* WHAT IS ASKED:
Reproduce word for word the part of the Lazy Racket text between "The expression by" and "values not promises.", inclusive.

===== EXTRACT =====

PLAI §7 (done with Haskell)

For this part, we will use a new language, Lazy Racket.

#lang pl lazy

As the name suggests, this is a version of the normal (untyped) Racket language that is lazy.

First of all, let’s verify that this is indeed a lazy language:

> (define (foo x) 3)
> (foo (+ 1 "2"))
3

That went without a problem — the argument expression was indeed not evaluated. In this language, you can treat all expressions as future promises to evaluate. There are certain points where such promises are actually forced, all of these stem from some need to print a resulting value, in our case, it’s the REPL that prints such values:

> (+ 1 "2")
+: expects type <number> as 2nd argument,
given: "2"; other arguments were: 1

The expression by itself only generates a promise, but when we want to print it, this promise is forced to evaluate — this forces the addition, which forces its arguments (plain values rather than computation promises), and at this stage we get an error. (If we never want to see any results, then the language will never do anything at all.) So a promise is forced either when a value printout is needed, or if it is needed to recursively compute a value to print:

> (* 1 (+ 2 "3"))
+: expects type <number> as 2nd argument,
given: "3"; other arguments were: 2

Note that the error was raised by the internal expression: the outer expression uses *, and + requires actual values not promises.

Another example, which is now obvious, is that we can now define an if function:

> (define (my-if x y z) (if x y z))
> (my-if (< 1 2) 3 (+ 4 "5"))
3

Actually, in this language if, and, and or are all function values instead of special forms:

> (list if and or)
(#<procedure:if> #<procedure:and> #<procedure:or>)
> ((third (list if and or)) #t (+ 1 "two"))
#t

(By now, you should know that these have no value in Racket — using them like this in plain will lead to syntax errors.) There are some primitives that do not force their arguments. Constructors fall in this category, for example cons and list:

> (define (fib n) (if (<= n 1) n (+ (fib (- n 1)) (fib (- n 2)))))
> (define a (list (+ 1 2) (+ 3 "4") (fib 27) (* 5 6)))

Nothing — the definition simply worked, but that’s expected, since nothing is printed. If we try to inspect this value, we can get some of its parts, provided we do not force the bogus one:

> (first a)
3
> (fourth a)
30
> (third a)
196418
> (second a)
+: contract violation, expected: number?, given: "4" ...

The same holds for cons:

> (second (cons 1 (cons 2 (first null))))
2

Now if this is the case, then how about this:

> (define ones (cons 1 ones))

Everything is fine, as expected — but what is the value of ones now? Clearly, it is a list that has 1 as its first element:

> (first ones)

===== ROWS =====

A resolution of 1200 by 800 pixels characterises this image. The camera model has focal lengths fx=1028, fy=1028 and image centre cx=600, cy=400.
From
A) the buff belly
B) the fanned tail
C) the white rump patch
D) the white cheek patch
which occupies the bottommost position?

=====

* CORRECT RESPONSE:
The expression by itself only generates a promise, but when we want to print it, this promise is forced to evaluate — this forces the addition, which forces its arguments (plain values rather than computation promises), and at this stage we get an error. (If we never want to see any results, then the language will never do anything at all.) So a promise is forced either when a value printout is needed, or if it is needed to recursively compute a value to print:

> (* 1 (+ 2 "3"))
+: expects type <number> as 2nd argument,
given: "3"; other arguments were: 2

Note that the error was raised by the internal expression: the outer expression uses *, and + requires actual values not promises.